9. Elle a ensuite relevé que ces sanctions avaient été prises sans entretien préalable, ce dont elle pu déduire, la procédure disciplinaire étant applicable à toute sanction, quel que soit son degré de gravité, qu'il y avait lieu de les annuler.

10. Le moyen n'est donc pas fondé.

Sur le quatrième moyen

Enoncé du moyen

11. L'employeur fait grief à l'arrêt de le débouter de sa demande de restitution et de destruction de documents par la salariée, alors « que le juge a l'obligation de ne pas dénaturer l'écrit qui lui est soumis ; qu'en retenant, pour débouter la FCH de sa demande de restitution et destruction de documents, qu'elle ne listait pas de manière précise les documents dont la salariée détiendrait les originaux, quand la FCH mentionnait précisément, dans ses conclusions d'appel, les documents en question, en se référant en outre au bordereau de communication des pièces de la salariée, la cour d'appel a méconnu l'obligation pour le juge de ne pas dénaturer l'écrit qui lui est soumis. »

Réponse de la Cour

12. La cour d'appel, qui a rejeté la demande de l'employeur en restitution de documents dont la salariée détiendrait les originaux, n'a pas dénaturé ses conclusions en constatant qu'elles ne comportaient pas de liste précise de ces documents, alors que la salariée contestait une telle détention.

13. Elle n'a pas davantage dénaturé les conclusions en relevant, pour rejeter la demande de l'employeur en destruction des copies de documents correspondant aux pièces produites par la salariée devant les juges du fond, fondée sur le fait que celle-ci n'était pas en mesure de démontrer à la fois qu'ils étaient strictement nécessaires à sa défense et qu'elle en avait eu connaissance à l'occasion de l'exercice normal de ses fonctions, qu'il lui appartenait de solliciter qu'elles fussent écartées des débats comme ne pouvant constituer une preuve licite.

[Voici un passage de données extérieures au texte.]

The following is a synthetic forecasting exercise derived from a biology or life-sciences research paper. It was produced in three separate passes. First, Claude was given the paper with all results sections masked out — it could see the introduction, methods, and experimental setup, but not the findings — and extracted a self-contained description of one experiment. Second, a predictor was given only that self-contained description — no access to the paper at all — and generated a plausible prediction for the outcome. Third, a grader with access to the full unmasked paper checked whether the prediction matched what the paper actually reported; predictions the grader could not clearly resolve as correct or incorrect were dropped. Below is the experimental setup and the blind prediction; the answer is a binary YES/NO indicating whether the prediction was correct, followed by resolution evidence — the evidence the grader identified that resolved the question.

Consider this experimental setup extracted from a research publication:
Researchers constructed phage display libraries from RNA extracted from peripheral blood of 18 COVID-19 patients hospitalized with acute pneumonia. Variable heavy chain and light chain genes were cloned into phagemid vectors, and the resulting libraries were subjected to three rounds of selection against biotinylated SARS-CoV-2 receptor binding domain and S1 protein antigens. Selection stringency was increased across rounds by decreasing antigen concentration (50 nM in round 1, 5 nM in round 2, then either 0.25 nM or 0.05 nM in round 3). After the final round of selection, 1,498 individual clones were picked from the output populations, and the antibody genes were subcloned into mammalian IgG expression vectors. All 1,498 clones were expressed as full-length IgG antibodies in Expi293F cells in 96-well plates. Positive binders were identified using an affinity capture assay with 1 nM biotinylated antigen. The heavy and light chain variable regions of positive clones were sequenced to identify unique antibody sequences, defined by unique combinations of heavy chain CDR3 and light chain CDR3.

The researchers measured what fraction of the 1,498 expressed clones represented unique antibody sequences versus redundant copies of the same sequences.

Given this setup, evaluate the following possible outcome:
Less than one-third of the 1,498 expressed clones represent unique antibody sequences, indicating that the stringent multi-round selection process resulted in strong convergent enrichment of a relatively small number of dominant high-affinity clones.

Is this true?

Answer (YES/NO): NO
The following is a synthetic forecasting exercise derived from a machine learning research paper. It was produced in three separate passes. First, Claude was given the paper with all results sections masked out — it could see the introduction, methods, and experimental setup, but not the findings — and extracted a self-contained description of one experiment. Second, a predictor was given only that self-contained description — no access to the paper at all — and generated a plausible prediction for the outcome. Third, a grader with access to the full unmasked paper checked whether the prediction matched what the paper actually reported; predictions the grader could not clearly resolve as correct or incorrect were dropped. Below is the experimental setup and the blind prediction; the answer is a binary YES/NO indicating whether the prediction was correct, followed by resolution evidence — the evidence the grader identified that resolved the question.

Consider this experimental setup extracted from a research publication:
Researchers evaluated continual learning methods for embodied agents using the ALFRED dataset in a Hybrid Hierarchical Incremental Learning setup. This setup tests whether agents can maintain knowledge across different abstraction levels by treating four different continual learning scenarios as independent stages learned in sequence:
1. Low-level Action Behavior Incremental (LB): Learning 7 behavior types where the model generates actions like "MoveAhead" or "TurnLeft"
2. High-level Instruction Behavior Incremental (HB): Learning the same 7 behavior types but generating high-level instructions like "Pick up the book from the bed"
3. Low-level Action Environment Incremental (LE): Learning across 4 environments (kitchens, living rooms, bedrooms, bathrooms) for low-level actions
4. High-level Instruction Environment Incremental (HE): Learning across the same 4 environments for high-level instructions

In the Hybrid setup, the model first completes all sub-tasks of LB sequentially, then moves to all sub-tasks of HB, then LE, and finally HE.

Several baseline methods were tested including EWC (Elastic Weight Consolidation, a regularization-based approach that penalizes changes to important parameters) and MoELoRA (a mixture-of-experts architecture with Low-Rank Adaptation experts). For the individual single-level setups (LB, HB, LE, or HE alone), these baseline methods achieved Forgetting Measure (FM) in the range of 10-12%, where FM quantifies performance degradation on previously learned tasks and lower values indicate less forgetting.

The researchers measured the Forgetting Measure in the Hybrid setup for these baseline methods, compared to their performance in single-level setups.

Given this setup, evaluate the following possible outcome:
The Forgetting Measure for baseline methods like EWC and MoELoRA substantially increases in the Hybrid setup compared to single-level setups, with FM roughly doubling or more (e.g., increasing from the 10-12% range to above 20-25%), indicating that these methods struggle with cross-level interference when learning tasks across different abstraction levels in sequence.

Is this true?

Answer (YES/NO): YES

14. Le moyen n'est donc pas fondé.

Mais sur le premier moyen, pris en sa troisième branche

Enoncé du moyen

15. L'employeur fait grief à l'arrêt de le condamner à payer à la salariée une somme à titre d'indemnité pour préjudice moral causé par la nullité des sanctions disciplinaires, alors « que le préjudice résultant de la nullité d'une procédure disciplinaire doit être établi par le salarié ; qu'au demeurant encore, en condamnant de la sorte la FCH à indemniser la salariée, en tant que les lettres des 12 et 20 octobre 2016 adressées, l'une sous la forme d'un avertissement, l'autre d'une mise en garde, par la FCH à la [M], s'analysaient comme des sanctions, lesquelles, à défaut du respect de la procédure disciplinaire, encourraient la nullité qui causait nécessairement un préjudice à la salariée, quand le préjudice devait être établi par celle-ci, la cour d'appel a violé les articles Lp. 1321-1 et Lp. 1322-1 du code du travail de la Polynésie française. »

Réponse de la Cour

Vu l'article 1147 du code civil, dans sa rédaction antérieure à l'ordonnance n° 2016-131 du 10 février 2016 et applicable en Polynésie française :

16. Pour condamner l'employeur à payer à la salariée une somme à titre d'indemnité pour préjudice moral consécutif à la nullité des sanctions disciplinaires, l'arrêt retient qu'une procédure disciplinaire nulle crée nécessairement un préjudice moral au salarié.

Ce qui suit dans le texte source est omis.